Deep Learning Cookbox
Apache License 2.0
689 stars 338 forks source link

Training Movie Recommendation System #20

Closed WillKoehrsen closed 5 years ago

WillKoehrsen commented 6 years ago

In notebook 4.2 Build a Recommender System the model is trained using mse as the loss function, treating the problem as regression with positive labels 1 and negative labels -1. Would labeling the negative examples 0 and training with a binary_crossentropy loss function (treating the problem as classification) be a valid approach?

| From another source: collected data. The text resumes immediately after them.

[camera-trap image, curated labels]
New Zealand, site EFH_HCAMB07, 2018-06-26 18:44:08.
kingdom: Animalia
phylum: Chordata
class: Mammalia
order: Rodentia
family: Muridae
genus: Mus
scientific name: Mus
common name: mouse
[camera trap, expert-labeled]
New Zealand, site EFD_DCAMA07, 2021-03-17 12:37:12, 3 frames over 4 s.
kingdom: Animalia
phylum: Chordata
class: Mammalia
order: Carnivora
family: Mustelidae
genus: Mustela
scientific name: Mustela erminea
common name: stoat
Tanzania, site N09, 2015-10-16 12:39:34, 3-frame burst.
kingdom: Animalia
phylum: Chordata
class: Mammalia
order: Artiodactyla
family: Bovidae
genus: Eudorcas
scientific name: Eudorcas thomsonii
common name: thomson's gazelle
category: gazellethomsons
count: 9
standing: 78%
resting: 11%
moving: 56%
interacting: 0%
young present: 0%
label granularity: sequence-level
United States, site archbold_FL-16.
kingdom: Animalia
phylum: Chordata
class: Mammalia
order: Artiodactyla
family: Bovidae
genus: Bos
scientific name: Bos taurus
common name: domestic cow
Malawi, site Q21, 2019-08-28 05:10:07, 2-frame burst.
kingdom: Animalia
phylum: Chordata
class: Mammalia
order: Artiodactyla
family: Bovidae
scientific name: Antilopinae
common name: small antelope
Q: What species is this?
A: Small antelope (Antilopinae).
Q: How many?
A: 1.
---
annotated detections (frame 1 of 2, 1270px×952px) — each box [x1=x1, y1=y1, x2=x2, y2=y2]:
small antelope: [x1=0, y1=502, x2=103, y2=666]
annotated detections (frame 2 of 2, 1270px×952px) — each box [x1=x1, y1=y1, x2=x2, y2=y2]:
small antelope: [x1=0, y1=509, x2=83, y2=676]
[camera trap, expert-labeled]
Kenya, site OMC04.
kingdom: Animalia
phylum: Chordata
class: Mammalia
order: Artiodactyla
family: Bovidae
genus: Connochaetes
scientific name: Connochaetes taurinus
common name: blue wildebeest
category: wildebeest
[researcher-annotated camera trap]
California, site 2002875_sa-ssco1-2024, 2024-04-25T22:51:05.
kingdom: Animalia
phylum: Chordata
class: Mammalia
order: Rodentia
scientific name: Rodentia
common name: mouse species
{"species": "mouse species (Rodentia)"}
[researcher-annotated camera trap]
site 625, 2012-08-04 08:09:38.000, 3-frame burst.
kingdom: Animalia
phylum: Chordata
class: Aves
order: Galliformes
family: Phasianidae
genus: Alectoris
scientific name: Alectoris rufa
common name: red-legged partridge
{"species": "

Also, do we have to merge the "link" and "movie" embeddings using a dot product (Dot layer)? Could we instead concatenate the embeddings, so the shape would be [None, 100] and then add an additional fully connected layer to make a prediction? Something like


# Merge embeddings by concatenating
merged = Concatenate(name = 'merge', axis = 2)([link_embedding, movie_embedding])
merged = Reshape((1, ))(merged)

# Add fully connected layer for predictions
out = Dense(1, activation = None, name = 'output')(merged)
model = Model(inputs = [link, movie], outputs = out)

I understand that we're trying to create embeddings for movies so that "similar" movies have closer embeddings in terms of cosine distance. Embeddings make sense, but I guess my question is: are there different ways to train the network to produce the embeddings?

DOsinga commented 5 years ago

I guess we could try that too.

The intuition here is that you want to assign a vector to movie (the embedding) and we do this by using that embedding to predict something (the links). Movies with similar links would get a similar vector and so that's how the embedding should work.

Concatenating would probably create a better model to predict the link, but it might not create as good an embedding.